Instructions for the task
Please carry on the passage below about colonial morality and sexual tolerance in southern Africa, starting right after its last sentence. The data that follows the passage is not part of it.

It becomes clear once more that in the context of colonialists imposing Western standards for morally correct behavior on African men and women, many traditional practices became harshly subjected to uncompromising amendments, leading Africans to be pulled back and forth in between shifting Western unanimities concerning what constitutes ‘proper conduct’ (Epprecht 2004, 183). It should be said, however, that Africans were not mere passive, obedient sheep in the face of Western rule. Epprecht explains that “rapid changes in gender relations; […] economic collapse; and […] the demoralizing breakdown in health and extended family obligations” were important internal factors contributing to a rise in homophobic sentiments (2004, 183). However, and despite the fluctuating degree of condemnation with which homosexuality was generally regarded, “African traditions of discretion and tolerance” for eccentric sexual behaviors (as long as they took place behind closed doors and could be “explained in non-threatening terms”) were more robust than one would expect (Epprecht 2004, 183; 48). It is even suggested that in its sole reliance on gloomy news items reporting on homophobic attacks in southern Africa, the international community has drawn a considerably inaccurate assessment of the actual state of affairs in this part of the continent, which, the author claims, “rarely approaches the level of violence often encountered in the West” (2004, 183). “Traditional culture […]”, writes Epprecht, “was de facto more tolerant of sexual diversity than modern literalists recognize. The danger of some sexual transgressions was contained in the sense that the community tacitly agreed not to see them” (2004, 39).

Dataset section
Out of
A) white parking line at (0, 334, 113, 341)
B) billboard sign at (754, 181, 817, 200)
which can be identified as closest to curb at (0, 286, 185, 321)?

Written response
It follows that the notions of an “exclusive heterosexuality among black Africans” and of an ever-present homophobia in the continent are mythical – to say the least –, and can be largely explained by looking at Terence Ranger’s writings on the invention of tradition in colonial Africa (Epprecht 2004, 8; Hobsbawm & Ranger 1983). Ranger argues that with the advent of colonial rule in Africa, Europeans began to impose upon Africans a plethora of traditions imported from home, which “not only provided whites with models of command but also offered many Africans models of ‘modern’ behavior” (1983, 212). “European invented traditions offered Africans a series of clearly defined points of entry into the colonial world, though in almost all cases it was entry into the subordinate part of a man/master relationship” (Ranger 1983, 227). Indeed, appalled as they found themselves by “Africans’ relative casualness about sexuality”, European missionaries took advantage of the situation to “infantilize[…] [and] pathologize[…] African men and their sexuality” in order to strengthen their own position of power as ‘masters’ of decent, modern behavior regarding “hygiene, progress, body image, attire, and sexuality” (Epprecht 2004, 153; 159; 172). Race, here, was considered a valid enough classificatory notion to allow for the grouping together of all black Africans under the cloak of a single ‘African identity’, which, as early Pan-Africanist scholars would have it, constituted a unifying force so powerful that it worked to subvert the African diaspora (Barber 2014). Kwame Anthony Appiah strongly rejects this belief in a common African destiny. He writes:
The notion of Pan-Africanism was founded on the notion of the African, which was, in turn, founded not on any genuine cultural commonality but . . . on the very European concept of the Negro. . . . The very category of the Negro is at root a European product: for the 'whites' invented the Negroes in order to dominate them. (Appiah 1992, 62).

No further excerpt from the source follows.